In the first experiment, we used a standard psychophysical procedure to test how contrast affects perceived visual speed. Twelve experienced drivers were presented with pairs of driving scenes and instructed to estimate which scene moved faster (Figure 1A). One of the scenes (reference) had clear visibility and moved at one of three target speeds (40, 60, or 90 km/hr). The other scene (test) had either clear or reduced visibility, and its speed was adjusted for each trial using a Bayesian adaptive method (Kontsevich and Tyler, 1999). This method allowed us to determine the point of subjective equality (PSE) as well as the just-noticeable difference (JND). The PSE corresponded to the speed at which the two scenes were perceived as moving equally fast. Therefore, PSEs higher than the actual speed of the reference scene indicated speed underestimation, whereas PSEs lower than the speed of the reference scene indicated speed overestimation. The JND corresponded to the smallest detectable difference between two different speeds. High JNDs indicated low discrimination sensitivity, whereas low JNDs indicated high discrimination sensitivity.10.7554/eLife.00031.003

Figure 1.

Experimental design and time course of trials.

(A) Experiments 1 and 3: for each trial, the first scene was presented for 700 ms, which included a 100-ms fade-in phase at the beginning and a 100-ms fade-out phase at the end. The second scene was presented 300 ms after the end of the first scene and had the same temporal structure as the first one. Participants had to fixate a central cross for the whole duration of the trial. The order of presentation of the reference and test scene was randomized. (B) Experiments 2 and 4: three driving sessions (i.e., one per target speed) were performed in random order for experiment 2, and one session for experiment 4. Before each test session, the drivers performed a training phase in which a numerical feedback indicated the driving speed when it did not match the target speed (white digits at the bottom of the screen, left panel). In each training phase, the drivers had to drive a total of 5 min at target speed. In addition, at the beginning of each test trial, the scene was shown for 7 s moving at target speed with clear visibility (memory refresher).

DOI: http://dx.doi.org/10.7554/eLife.00031.003

The contrast of the scene was reduced either in a distance-dependent manner, as would happen in natural fog, or in a distance-independent manner, as has been done in previous experiments. The difference between these two types of contrast reduction is represented in Figure 2B and C. Moderate and severe levels of reduction were implemented for each type of contrast alteration. Importantly, for each level of reduction, the overall visual contrast was the same for distance-dependent and distance-independent alteration (Root mean square [RMS] contrast = 0.31 for moderate visibility reduction and 0.19 for severe visibility reduction, vs 0.46 for clear visibility). In total, the experiment consisted of five visibility conditions: clear (no contrast reduction), moderate and severe fog (distance-dependent contrast reduction), moderate and severe uniform reduction (distance-independent contrast reduction).10.7554/eLife.00031.004

Figure 2.

Visibility conditions.

(A) Clear weather conditions (clear visibility): contrast is unaltered and the visibility is optimal in all directions (brown line). (B) Distance-independent contrast reduction (uniform contrast): visibility drops equally for all objects of the visual scene, irrespective of their distance from the observer (green lines). (C) Distance-dependent contrast reduction (fog): visibility is good for close objects, and worsens as distance from the observer increases (red lines). (D) Reversed distance-dependent contrast reduction (anti-fog): visibility is poor for close objects, and improves as distance from the observer increases (blue lines). (E) Pictures of the actual setup: side view (left) and driver's view (right).

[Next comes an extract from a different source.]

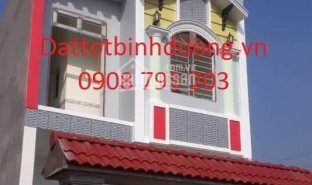 3 Bedrooms House for sale in An Phu, Binh Duong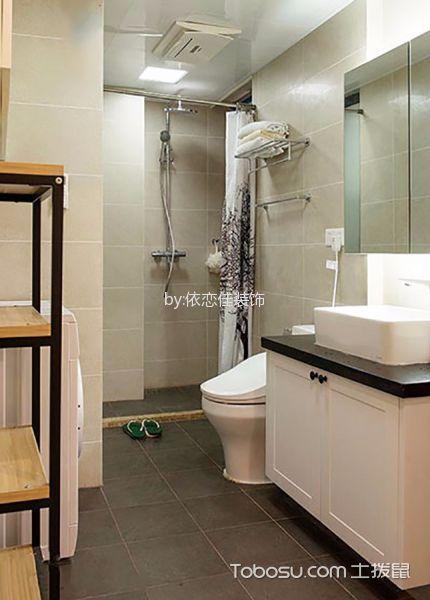 卫生间白色洗漱台混搭风格装潢效果图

DOI: http://dx.doi.org/10.7554/eLife.00031.004

Reducing the contrast of the visual scene altered speed perception [F_(4,44) = 52.086, p<0.001, ηG2 = 0.61]. However, as shown in Figure 3A, perceived speed was affected differently by the two types of contrast reduction. Specifically, when contrast reduction depended on distance, participants matched lower speeds (PSE mean = 54.7 and 41.7 km/hr for moderate and severe fog, respectively) to the perceived speed under clear visibility (mean = 65 km/hr). This indicates that natural fog led to an overestimation of speed (equivalent to 76.4 and 94.3 km/hr for moderate and severe fog, respectively; Figure 3A). Conversely, when visibility was reduced in a distance-independent manner, higher speeds (PSE mean = 95.5 and 95.2 km/hr for moderate and severe uniform reduction, respectively) were matched to the perceived speed under clear visibility. Therefore, speed was underestimated with uniform contrast reduction (perceived speed equivalent to 41.4 and 41.5 km/hr for moderate and severe reduction, respectively). Each condition differed from each of the others (p<0.05), except for uniform-moderate and uniform-severe reduction that did not differ significantly from one another. The same pattern of results was observed for all three target speeds. These results show that the two types of contrast reduction gave rise to opposite perceptual effects.10.7554/eLife.00031.005

Figure 3.

Opposite effects of distance-dependent and distance-independent contrast reduction. Experiments 1 and 2.

(A) Mean perceived driving speed across subjects as a function of visibility: for each subject, PSE values were averaged across the three target speeds (i.e., 40, 60, and 90 km/hr), then perceived speed was calculated using the following equation: Speed_perceived = PSE_clear + PSE_clear × ln(PSE_clear/PSE_{reduced visibility}). As compared to clear visibility (brown dashed line), speed was overestimated with distance-dependent visibility reduction (red bars) and underestimated with distance-independent visibility reduction (green bars). (B) Mean produced driving speed across subjects as a function of visibility: for each subject, measured speed values were averaged across the three target speeds. As compared to their driving speed with clear visibility (brown dashed line), drivers drove slower with distance-dependent visibility reduction (red bars) and faster with distance-independent visibility reduction (green bars). In both (A) and (B), the error bars represent the standard error of the mean. PSE: point of subjective equality.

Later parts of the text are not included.